▸ To be done: Reproduce the rows below word for word, every one of them from first to last.

↓↓↓

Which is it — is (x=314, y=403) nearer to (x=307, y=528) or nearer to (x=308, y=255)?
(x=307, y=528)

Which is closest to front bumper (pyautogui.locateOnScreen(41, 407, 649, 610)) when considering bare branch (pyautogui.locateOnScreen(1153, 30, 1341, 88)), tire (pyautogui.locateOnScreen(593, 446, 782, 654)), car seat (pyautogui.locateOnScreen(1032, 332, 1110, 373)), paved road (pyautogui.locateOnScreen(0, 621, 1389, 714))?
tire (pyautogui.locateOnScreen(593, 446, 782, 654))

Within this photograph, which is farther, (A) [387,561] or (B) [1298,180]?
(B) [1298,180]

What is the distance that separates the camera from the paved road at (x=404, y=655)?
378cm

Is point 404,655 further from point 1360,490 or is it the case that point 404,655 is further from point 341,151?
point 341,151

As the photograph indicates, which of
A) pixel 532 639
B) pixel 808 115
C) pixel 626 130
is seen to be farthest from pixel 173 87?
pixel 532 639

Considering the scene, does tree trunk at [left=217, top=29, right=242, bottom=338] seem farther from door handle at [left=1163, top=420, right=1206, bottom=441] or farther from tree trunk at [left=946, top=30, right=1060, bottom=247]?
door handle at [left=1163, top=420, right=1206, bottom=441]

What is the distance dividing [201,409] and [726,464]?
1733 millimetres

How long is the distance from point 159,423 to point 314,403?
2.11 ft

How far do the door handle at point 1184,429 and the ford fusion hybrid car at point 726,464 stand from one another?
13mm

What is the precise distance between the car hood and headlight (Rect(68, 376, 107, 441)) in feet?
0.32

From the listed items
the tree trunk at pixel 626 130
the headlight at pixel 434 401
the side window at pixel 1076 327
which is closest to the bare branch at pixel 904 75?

↑↑↑

▸ The solution:
Which is it — is (x=314, y=403) nearer to (x=307, y=528) or nearer to (x=308, y=255)?
(x=307, y=528)

Which is closest to front bumper (pyautogui.locateOnScreen(41, 407, 649, 610)) when considering bare branch (pyautogui.locateOnScreen(1153, 30, 1341, 88)), tire (pyautogui.locateOnScreen(593, 446, 782, 654)), car seat (pyautogui.locateOnScreen(1032, 332, 1110, 373)), paved road (pyautogui.locateOnScreen(0, 621, 1389, 714))?
tire (pyautogui.locateOnScreen(593, 446, 782, 654))

Within this photograph, which is farther, (A) [387,561] or (B) [1298,180]?
(B) [1298,180]

What is the distance that separates the camera from the paved road at (x=404, y=655)?
378cm

Is point 404,655 further from point 1360,490 or is it the case that point 404,655 is further from point 341,151?
point 341,151

As the photograph indicates, which of
A) pixel 532 639
B) pixel 808 115
C) pixel 626 130
is seen to be farthest from pixel 173 87?
pixel 532 639

Considering the scene, does tree trunk at [left=217, top=29, right=242, bottom=338] seem farther from door handle at [left=1163, top=420, right=1206, bottom=441] or farther from tree trunk at [left=946, top=30, right=1060, bottom=247]?
door handle at [left=1163, top=420, right=1206, bottom=441]

What is the distance dividing [201,409] and [726,464]?
1733 millimetres

How long is the distance from point 159,423 to point 314,403?
2.11 ft

How far do the door handle at point 1184,429 and the ford fusion hybrid car at point 726,464 stand from one another?
13mm

What is the precise distance between the car hood and headlight (Rect(68, 376, 107, 441)) in feet?
0.32

From the listed items
the tree trunk at pixel 626 130
the headlight at pixel 434 401
the side window at pixel 1076 327
which is closest to the bare branch at pixel 904 75?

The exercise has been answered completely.